■ **AUFGABENSTELLUNG**:
A – Unter welcher URL soll die eigene Seite laut dem Thread zur Tomcat-Startseite direkt erreichbar sein?
B – Schreibe den Thread zur Tomcat-Startseite weiter, beginnend mit der nach der letzten Zeile folgenden Antwort.

# Tomcat Startpage ändern



## loopsen (14. Feb 2008)

Hallo zusammen,
ich versucher die Tomcat Startpage zu ändern. So das beim aufruf von http://localhost:8080 gleich meine page kommt und nicht die "apache willkommenspage" wo ändere ich das oder was muss ich tun?


----------



## maki (14. Feb 2008)

Der Begriff "Context" sagt dir etwas?


----------



## loopsen (14. Feb 2008)

ja klar sagt mir das was. 

ich will das meine page von http://localhost:8080 aufrufbar ist und nich von 
http://localhost:8080/pagename!

wkann man das im context ändern?

oder muss ich vom ROOT ordner einfach eine Umleitung machen, das ist doch nicht sauber oder?


----------



## maki (14. Feb 2008)

(Auszüge aus Bounding-Box-Daten)
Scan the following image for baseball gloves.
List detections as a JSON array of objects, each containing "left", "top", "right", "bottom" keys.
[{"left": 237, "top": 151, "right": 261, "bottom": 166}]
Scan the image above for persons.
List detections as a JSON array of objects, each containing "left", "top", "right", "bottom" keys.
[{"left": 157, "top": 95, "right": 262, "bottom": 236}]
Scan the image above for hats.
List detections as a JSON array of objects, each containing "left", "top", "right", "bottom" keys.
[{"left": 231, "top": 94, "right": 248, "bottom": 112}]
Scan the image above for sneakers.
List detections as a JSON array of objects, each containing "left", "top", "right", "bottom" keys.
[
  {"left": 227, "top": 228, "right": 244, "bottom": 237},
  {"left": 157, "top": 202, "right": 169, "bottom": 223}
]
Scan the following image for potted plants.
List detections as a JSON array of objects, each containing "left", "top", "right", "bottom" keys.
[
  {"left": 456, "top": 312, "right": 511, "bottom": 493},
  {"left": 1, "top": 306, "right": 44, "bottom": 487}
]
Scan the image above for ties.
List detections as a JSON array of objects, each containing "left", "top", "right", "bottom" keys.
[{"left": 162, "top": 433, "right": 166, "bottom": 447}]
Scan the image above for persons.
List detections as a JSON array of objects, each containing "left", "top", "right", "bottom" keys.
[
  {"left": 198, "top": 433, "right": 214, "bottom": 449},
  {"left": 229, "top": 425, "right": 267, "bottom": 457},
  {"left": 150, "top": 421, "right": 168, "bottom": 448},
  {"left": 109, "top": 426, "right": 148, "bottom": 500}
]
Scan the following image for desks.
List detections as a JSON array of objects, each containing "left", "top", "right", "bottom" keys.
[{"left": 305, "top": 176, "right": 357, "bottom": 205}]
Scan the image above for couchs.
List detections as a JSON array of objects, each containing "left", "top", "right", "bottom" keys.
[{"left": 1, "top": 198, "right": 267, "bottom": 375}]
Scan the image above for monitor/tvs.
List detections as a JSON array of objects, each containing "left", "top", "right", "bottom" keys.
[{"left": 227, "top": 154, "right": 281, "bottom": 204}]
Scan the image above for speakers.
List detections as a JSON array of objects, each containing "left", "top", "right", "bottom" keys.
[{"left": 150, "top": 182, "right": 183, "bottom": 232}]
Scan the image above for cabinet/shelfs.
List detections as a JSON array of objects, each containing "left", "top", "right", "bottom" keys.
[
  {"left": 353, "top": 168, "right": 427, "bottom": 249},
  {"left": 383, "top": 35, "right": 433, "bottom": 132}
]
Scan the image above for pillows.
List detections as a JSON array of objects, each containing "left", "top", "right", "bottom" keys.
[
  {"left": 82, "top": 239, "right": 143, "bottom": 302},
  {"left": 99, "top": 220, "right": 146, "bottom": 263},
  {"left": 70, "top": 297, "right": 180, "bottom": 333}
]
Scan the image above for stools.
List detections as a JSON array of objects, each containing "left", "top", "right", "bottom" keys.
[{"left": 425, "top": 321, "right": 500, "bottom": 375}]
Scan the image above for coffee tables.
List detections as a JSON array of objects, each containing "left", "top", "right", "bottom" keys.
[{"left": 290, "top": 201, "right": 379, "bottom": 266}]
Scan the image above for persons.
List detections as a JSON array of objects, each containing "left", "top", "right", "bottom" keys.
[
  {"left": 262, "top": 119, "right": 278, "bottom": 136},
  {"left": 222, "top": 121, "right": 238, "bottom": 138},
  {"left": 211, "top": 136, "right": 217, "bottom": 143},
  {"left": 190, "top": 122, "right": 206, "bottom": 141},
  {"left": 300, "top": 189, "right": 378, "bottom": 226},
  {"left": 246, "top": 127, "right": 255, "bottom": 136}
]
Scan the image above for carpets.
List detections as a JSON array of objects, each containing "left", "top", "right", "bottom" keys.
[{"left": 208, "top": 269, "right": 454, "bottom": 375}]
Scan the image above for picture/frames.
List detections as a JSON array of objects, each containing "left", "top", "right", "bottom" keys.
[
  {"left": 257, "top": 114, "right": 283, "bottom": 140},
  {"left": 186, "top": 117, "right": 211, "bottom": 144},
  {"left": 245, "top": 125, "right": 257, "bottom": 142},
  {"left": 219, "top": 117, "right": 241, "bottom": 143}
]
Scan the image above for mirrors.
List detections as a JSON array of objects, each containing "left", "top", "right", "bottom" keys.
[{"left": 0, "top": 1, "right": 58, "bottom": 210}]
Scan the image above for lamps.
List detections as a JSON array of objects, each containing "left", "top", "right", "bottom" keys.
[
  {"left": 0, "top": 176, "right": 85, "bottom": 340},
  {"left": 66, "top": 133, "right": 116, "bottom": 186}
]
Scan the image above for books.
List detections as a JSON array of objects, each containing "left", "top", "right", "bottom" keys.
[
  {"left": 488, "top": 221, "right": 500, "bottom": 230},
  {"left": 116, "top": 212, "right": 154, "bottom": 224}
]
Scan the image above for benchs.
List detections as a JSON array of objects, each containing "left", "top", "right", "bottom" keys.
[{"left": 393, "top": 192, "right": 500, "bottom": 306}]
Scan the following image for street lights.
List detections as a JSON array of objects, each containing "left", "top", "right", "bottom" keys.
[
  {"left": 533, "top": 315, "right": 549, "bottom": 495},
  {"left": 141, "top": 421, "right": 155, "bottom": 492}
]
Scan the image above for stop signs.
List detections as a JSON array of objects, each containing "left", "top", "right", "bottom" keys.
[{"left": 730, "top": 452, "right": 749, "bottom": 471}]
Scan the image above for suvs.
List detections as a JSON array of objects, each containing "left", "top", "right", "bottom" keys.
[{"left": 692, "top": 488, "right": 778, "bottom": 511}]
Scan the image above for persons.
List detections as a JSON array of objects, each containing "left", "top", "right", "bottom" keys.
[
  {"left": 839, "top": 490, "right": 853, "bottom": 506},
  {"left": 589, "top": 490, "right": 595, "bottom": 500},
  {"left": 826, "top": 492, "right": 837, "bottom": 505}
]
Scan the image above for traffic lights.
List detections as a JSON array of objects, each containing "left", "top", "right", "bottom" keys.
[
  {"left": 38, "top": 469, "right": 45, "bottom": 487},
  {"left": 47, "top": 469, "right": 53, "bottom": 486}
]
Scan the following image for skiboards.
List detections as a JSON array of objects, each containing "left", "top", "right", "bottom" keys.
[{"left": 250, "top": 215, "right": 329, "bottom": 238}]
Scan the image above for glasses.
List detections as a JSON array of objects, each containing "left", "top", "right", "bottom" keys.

■ **LÖSUNGEN**:
A – Unter http://localhost:8080 statt unter http://localhost:8080/pagename.

B –
Den ROOT context zu verwenden ist nur in den seltenste Fällen sauber, die meisten Menschen schreiben dann Webanwendungen die nur noch als ROOT Kontext funktionieren.

Mach doch einfach einen redirect/forward auf deinen Kontext vom ROOT Kontext.

Ansonsten in Tomcat: Die war datei muss ROOT.war heissen. Es darf natürlich keinen anderen ROOT geben.


----------



## loopsen (14. Feb 2008)

okey das wollte ich wissen, aber es sollte doch möglich sein einen anderen context einfach als default anzugeben, dass der zuerst gelädt wird?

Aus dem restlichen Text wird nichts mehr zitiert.